> [Stored data]:
------

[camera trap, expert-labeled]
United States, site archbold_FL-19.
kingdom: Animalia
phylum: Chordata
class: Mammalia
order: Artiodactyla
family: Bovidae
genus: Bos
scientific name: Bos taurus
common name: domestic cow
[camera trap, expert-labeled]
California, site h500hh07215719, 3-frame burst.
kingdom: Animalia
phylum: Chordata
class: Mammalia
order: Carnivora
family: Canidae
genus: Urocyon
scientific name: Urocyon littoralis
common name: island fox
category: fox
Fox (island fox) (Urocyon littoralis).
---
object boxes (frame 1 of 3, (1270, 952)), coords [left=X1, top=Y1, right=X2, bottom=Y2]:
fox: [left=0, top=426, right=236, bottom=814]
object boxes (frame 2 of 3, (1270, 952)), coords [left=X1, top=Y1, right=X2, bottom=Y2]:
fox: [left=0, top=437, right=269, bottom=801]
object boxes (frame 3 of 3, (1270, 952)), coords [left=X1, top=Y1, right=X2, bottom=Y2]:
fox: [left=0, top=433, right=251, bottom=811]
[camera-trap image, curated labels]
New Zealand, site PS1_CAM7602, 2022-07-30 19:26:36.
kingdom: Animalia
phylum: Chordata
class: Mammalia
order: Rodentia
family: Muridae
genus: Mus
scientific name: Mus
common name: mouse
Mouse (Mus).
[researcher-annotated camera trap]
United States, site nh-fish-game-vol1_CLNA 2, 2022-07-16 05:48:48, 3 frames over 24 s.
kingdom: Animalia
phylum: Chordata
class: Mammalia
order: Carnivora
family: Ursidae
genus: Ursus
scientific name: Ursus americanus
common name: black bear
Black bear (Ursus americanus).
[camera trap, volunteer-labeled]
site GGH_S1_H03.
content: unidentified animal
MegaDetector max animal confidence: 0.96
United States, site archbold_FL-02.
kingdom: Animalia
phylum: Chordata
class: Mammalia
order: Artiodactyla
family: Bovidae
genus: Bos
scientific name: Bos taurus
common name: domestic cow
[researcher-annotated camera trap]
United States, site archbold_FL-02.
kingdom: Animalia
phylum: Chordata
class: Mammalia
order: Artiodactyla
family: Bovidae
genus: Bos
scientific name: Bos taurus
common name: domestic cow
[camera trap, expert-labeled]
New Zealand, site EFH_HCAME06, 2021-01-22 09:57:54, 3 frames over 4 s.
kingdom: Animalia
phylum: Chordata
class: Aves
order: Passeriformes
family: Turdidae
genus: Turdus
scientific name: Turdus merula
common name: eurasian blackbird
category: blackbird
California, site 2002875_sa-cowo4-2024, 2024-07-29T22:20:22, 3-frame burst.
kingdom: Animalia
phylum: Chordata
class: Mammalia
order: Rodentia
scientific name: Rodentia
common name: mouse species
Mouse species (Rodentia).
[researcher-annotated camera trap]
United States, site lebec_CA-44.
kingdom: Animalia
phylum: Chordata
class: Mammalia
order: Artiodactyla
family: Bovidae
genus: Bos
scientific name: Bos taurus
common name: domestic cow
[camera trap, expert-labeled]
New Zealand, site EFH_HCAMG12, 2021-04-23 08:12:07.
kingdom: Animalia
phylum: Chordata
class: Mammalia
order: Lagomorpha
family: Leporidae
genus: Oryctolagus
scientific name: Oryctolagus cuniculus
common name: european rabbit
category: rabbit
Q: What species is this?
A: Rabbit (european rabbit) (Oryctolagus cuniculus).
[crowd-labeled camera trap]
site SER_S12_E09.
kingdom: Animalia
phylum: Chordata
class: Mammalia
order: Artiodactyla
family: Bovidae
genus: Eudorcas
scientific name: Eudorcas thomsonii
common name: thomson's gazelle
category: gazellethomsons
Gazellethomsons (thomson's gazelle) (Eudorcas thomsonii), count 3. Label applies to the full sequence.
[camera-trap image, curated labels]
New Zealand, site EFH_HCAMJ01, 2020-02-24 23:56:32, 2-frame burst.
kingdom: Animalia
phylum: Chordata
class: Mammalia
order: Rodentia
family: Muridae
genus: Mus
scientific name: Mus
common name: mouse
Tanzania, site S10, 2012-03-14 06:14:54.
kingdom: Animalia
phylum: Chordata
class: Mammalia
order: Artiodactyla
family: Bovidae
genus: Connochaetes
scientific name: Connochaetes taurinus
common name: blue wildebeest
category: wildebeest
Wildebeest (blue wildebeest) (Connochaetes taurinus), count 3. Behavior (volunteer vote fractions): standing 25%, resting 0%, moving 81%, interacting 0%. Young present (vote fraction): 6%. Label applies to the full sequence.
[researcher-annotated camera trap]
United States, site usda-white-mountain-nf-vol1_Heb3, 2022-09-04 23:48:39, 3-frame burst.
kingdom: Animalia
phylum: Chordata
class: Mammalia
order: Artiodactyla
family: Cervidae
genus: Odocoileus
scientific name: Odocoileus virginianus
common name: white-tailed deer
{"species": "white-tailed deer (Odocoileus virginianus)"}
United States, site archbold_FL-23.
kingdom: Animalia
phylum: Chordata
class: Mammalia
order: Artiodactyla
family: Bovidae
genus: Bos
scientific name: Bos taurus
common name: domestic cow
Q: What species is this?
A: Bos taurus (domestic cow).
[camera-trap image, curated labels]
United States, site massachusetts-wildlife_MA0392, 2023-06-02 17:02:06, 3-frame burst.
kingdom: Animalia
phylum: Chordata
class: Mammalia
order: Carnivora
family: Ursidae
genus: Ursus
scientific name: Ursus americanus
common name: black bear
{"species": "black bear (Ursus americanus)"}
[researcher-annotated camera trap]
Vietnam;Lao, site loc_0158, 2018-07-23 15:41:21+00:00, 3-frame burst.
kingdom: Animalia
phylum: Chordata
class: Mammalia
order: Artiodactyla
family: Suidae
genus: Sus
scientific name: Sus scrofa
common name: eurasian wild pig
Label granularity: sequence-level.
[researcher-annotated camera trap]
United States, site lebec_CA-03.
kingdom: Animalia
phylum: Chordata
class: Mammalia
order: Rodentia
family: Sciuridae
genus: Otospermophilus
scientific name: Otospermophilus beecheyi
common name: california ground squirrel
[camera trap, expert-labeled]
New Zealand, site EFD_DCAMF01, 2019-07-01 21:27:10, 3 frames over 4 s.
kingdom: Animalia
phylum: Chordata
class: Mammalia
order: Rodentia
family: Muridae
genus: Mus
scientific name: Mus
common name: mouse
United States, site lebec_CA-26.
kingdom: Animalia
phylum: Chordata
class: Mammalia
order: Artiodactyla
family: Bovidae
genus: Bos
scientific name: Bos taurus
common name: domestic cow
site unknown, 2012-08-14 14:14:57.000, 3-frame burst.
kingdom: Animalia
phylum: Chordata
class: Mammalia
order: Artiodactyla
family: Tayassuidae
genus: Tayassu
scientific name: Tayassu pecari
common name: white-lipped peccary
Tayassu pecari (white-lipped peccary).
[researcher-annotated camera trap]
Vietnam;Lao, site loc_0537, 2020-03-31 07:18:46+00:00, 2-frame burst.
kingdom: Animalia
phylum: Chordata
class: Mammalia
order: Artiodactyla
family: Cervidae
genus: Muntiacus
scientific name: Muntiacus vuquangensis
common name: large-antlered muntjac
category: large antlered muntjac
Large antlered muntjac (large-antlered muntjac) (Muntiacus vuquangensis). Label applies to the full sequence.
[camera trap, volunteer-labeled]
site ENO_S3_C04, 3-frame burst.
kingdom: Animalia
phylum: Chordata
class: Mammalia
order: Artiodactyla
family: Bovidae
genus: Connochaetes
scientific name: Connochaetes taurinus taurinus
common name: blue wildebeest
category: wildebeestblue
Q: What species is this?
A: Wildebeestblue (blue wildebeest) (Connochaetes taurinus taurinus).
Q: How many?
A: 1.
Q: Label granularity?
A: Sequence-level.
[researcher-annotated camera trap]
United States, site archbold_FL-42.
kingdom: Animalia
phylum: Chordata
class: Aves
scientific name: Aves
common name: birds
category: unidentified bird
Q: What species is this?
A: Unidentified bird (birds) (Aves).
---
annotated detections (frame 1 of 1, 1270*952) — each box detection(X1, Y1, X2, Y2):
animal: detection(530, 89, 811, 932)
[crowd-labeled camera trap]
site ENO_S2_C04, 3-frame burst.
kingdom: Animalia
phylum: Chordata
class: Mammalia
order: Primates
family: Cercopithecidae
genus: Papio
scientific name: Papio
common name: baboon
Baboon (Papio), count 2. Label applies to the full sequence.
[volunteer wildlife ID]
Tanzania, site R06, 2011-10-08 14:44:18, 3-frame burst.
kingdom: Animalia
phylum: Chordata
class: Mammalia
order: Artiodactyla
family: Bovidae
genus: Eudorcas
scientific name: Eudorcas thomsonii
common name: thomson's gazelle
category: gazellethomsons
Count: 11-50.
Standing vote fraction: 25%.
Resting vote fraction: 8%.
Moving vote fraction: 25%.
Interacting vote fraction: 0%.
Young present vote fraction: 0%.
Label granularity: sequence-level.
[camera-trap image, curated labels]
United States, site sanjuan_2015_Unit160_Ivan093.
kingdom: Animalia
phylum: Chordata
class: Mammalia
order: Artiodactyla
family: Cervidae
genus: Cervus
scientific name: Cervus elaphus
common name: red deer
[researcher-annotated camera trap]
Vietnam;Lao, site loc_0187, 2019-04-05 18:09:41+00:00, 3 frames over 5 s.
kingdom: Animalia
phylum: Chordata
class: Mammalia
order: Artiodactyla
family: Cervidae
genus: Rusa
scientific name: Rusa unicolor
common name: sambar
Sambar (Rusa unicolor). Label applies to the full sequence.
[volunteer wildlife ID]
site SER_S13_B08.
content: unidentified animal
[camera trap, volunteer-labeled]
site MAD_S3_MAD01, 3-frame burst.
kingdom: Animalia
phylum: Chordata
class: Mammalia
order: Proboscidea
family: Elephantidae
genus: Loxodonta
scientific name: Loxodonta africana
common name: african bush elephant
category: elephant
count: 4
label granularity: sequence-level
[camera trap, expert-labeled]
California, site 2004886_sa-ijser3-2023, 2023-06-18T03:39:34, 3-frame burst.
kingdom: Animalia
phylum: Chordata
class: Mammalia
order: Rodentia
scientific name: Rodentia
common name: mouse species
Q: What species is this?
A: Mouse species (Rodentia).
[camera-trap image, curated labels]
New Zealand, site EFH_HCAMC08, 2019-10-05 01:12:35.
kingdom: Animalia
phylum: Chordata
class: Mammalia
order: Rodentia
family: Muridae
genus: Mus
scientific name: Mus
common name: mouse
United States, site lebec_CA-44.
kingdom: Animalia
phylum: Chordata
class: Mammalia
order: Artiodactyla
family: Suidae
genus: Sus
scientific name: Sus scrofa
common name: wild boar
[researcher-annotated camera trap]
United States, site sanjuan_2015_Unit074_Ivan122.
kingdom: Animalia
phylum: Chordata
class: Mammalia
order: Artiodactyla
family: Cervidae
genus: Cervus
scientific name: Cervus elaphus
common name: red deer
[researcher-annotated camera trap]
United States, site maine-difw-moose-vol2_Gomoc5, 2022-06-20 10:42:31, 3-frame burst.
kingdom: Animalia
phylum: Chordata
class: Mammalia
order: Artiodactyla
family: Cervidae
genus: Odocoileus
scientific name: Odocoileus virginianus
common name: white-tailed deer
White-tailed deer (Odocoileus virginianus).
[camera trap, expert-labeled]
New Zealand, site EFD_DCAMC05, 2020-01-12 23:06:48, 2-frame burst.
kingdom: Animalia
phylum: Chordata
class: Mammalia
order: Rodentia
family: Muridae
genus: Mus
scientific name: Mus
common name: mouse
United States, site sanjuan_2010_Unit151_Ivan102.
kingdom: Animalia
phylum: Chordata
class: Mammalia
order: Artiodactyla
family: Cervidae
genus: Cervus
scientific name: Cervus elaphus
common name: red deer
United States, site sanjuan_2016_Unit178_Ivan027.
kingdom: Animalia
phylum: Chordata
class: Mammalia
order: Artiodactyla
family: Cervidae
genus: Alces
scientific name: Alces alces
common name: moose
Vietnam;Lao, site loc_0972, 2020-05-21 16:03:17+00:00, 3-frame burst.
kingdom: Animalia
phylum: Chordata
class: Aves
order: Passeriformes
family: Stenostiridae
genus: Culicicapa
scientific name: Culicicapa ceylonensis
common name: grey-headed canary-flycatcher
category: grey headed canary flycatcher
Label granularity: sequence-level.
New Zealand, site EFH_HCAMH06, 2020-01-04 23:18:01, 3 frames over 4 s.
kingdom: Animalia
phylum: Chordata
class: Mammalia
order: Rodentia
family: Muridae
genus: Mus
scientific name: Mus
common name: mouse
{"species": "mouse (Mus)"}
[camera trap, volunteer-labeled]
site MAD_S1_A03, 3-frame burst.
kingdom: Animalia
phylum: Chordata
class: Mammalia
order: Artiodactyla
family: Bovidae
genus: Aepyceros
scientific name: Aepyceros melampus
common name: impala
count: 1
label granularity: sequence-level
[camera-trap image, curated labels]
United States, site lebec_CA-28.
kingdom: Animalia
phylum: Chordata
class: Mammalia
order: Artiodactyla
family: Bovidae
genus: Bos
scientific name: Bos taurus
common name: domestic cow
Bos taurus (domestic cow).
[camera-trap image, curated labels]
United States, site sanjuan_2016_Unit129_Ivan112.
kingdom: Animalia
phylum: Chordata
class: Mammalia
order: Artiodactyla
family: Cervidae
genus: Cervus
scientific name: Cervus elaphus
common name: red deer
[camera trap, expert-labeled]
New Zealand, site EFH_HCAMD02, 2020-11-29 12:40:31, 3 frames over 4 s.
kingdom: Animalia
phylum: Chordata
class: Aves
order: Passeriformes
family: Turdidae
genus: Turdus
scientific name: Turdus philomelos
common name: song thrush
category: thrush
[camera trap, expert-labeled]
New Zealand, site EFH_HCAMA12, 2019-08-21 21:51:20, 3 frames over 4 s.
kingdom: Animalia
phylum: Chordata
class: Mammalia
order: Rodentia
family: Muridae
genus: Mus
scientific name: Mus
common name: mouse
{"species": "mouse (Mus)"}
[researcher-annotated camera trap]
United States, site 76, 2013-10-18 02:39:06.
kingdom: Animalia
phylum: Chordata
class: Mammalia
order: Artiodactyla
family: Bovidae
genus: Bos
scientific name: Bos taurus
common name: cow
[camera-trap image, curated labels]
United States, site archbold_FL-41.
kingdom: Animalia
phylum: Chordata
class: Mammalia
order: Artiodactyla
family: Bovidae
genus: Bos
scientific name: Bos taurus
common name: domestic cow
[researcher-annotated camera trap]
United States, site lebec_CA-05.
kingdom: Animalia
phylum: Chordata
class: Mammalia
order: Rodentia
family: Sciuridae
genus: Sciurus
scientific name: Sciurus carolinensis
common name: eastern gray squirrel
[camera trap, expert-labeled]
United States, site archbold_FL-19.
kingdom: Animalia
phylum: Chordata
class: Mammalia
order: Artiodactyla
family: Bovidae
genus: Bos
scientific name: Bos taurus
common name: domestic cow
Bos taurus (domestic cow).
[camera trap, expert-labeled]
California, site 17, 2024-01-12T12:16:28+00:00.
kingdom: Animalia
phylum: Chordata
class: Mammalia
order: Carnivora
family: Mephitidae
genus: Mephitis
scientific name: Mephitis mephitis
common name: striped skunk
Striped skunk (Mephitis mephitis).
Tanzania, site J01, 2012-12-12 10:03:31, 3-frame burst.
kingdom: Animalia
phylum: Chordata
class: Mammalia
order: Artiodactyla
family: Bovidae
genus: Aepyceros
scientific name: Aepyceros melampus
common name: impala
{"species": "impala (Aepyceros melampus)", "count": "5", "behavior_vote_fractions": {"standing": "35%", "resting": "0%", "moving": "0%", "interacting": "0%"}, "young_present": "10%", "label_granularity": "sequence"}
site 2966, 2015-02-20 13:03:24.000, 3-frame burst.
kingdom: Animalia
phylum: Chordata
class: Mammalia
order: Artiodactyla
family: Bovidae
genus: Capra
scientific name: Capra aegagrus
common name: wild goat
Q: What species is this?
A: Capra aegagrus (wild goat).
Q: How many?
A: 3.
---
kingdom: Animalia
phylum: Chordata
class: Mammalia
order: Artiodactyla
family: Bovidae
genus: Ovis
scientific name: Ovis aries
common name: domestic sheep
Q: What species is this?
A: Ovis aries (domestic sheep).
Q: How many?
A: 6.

------

> [TASK OBJECTIVE]: Repeat only the stretch of lines starting at the one containing "family: Mephitidae" and running to the final line of the entries above.

> [OUTPUT BELOW]:
family: Mephitidae
genus: Mephitis
scientific name: Mephitis mephitis
common name: striped skunk
Striped skunk (Mephitis mephitis).
Tanzania, site J01, 2012-12-12 10:03:31, 3-frame burst.
kingdom: Animalia
phylum: Chordata
class: Mammalia
order: Artiodactyla
family: Bovidae
genus: Aepyceros
scientific name: Aepyceros melampus
common name: impala
{"species": "impala (Aepyceros melampus)", "count": "5", "behavior_vote_fractions": {"standing": "35%", "resting": "0%", "moving": "0%", "interacting": "0%"}, "young_present": "10%", "label_granularity": "sequence"}
site 2966, 2015-02-20 13:03:24.000, 3-frame burst.
kingdom: Animalia
phylum: Chordata
class: Mammalia
order: Artiodactyla
family: Bovidae
genus: Capra
scientific name: Capra aegagrus
common name: wild goat
Q: What species is this?
A: Capra aegagrus (wild goat).
Q: How many?
A: 3.
---
kingdom: Animalia
phylum: Chordata
class: Mammalia
order: Artiodactyla
family: Bovidae
genus: Ovis
scientific name: Ovis aries
common name: domestic sheep
Q: What species is this?
A: Ovis aries (domestic sheep).
Q: How many?
A: 6.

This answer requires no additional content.